Dr. Eduardo Mayora Alvarado

Introducción.

El objeto de este breve artículo es contribuir a superar esa noción, correcta pero incompleta, de que las sentencias –o en general, las resoluciones judiciales—son actos procesales que deciden el asunto principal del proceso o los incidentales. Creo que al quedarse uno en esa idea, con facilidad llega a pensarse en la sentencia como un acto particular de su respectivo proceso y, por consiguiente, relevante, casi exclusivamente, para las partes del respectivo proceso y en relación con el asunto que sea su objeto.  Una idea tal crea, en mi opinión, una cultura de indiferencia ante el valor de las sentencias judiciales que, realmente, está en la base de problemas muy importantes, como la propia impunidad. 

La sentencia judicial, cada sentencia judicial, sin embargo, es una parte de un conjunto que debe ser armónico y que, así como los barcos necesitan de faros, boyas y demás señales de navegación para llegar a puerto, así los ciudadanos necesitan de las sentencias. Las sentencias son a la vida en sociedad de toda persona lo que las señales del radar son para las naves y aeronaves: mecanismos para informarse de cómo y por dónde puede navegarse sin peligro y con fruto.  Y en esa metáfora la navegación representa las conductas que cada persona debe asumir para evitar situaciones en su vida que le representarán pérdidas o castigos, y observar aquellas que le brindarán tranquilidad y frutos.

Para ese efecto, propongo el análisis de la resolución de un caso muy sencillo y, a continuación, ciertas reflexiones sobre el papel de la sentencia y su valor como producto del ordenamiento jurídico.

La resolución de un caso sencillo.

El Artículo 1423 del Código Civil establece que El incumplimiento de la obligación por el deudor se presume por culpa suya mientras no se pruebe lo contrario y el siguiente aporta el concepto legal de “culpa” en los siguientes términos: La culpa consiste en una acción u omisión perjudicial a otro, en que se incurre por ignorancia, impericia o negligencia, pero sin propósito de dañar.

Las dos normas están escritas con claridad y reproducen conceptos similares de los Artículos 1382 y 1383 del Código Civil francés y éste, como es bien sabido, codifica el Derecho Civil contenido hasta la época de su promulgación en documentos tales como las opiniones de los jurisconsultos, de los glosadores, de los post glosadores, etcétera.
________________________
■ QUÉ SE PIDE
Reproduce sin cambios, del texto sobre el valor de las sentencias judiciales, el tramo que va desde “La sentencia judicial, cada” hasta “del ordenamiento jurídico.”.
________________________
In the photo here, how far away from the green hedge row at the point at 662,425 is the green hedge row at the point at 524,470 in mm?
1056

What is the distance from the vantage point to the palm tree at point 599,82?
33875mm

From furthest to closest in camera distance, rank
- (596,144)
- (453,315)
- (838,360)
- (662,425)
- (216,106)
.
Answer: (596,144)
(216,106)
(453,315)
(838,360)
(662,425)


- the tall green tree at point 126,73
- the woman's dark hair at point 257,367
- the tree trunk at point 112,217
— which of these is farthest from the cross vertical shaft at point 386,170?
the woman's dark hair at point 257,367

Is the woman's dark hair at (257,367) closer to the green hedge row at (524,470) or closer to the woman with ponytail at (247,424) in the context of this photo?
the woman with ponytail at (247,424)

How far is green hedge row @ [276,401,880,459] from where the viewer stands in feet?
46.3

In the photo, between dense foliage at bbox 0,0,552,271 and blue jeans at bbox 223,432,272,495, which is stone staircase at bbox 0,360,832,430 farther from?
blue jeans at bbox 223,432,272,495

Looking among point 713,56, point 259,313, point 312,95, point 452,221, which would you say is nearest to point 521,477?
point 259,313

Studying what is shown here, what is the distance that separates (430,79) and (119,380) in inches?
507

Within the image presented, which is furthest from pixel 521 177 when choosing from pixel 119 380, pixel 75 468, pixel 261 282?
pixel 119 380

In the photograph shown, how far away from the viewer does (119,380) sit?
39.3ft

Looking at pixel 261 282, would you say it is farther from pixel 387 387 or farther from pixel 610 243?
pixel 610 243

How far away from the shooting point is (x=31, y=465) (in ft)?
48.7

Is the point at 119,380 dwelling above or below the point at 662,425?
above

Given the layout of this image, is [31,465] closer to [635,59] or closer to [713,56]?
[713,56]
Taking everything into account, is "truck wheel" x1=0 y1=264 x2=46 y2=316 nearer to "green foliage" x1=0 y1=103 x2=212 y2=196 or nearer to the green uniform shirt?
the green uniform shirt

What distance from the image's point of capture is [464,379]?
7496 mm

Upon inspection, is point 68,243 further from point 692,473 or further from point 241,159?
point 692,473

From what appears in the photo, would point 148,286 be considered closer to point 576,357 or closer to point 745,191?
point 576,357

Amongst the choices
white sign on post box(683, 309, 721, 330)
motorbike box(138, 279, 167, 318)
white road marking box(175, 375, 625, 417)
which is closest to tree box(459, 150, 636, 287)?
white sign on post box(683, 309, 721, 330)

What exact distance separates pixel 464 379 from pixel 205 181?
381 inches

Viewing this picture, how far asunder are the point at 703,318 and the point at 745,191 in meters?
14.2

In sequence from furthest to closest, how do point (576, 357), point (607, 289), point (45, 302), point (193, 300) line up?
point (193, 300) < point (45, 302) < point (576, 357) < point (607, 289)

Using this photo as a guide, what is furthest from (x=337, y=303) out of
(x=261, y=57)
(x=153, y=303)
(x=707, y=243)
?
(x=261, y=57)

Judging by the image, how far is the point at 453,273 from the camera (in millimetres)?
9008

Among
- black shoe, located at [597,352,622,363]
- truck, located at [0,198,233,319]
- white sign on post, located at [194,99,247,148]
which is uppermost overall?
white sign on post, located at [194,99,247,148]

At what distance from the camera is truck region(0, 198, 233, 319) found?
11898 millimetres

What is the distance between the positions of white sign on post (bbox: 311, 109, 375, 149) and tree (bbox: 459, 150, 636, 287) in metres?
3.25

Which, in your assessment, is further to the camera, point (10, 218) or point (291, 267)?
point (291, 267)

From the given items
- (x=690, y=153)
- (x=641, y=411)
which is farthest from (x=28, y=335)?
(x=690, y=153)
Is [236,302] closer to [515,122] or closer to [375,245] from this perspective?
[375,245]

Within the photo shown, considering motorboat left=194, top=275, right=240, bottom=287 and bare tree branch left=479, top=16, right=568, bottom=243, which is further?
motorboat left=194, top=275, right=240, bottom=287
________________________
■ RESULTADO DE LA TAREA
La sentencia judicial, cada sentencia judicial, sin embargo, es una parte de un conjunto que debe ser armónico y que, así como los barcos necesitan de faros, boyas y demás señales de navegación para llegar a puerto, así los ciudadanos necesitan de las sentencias. Las sentencias son a la vida en sociedad de toda persona lo que las señales del radar son para las naves y aeronaves: mecanismos para informarse de cómo y por dónde puede navegarse sin peligro y con fruto.  Y en esa metáfora la navegación representa las conductas que cada persona debe asumir para evitar situaciones en su vida que le representarán pérdidas o castigos, y observar aquellas que le brindarán tranquilidad y frutos.

Para ese efecto, propongo el análisis de la resolución de un caso muy sencillo y, a continuación, ciertas reflexiones sobre el papel de la sentencia y su valor como producto del ordenamiento jurídico.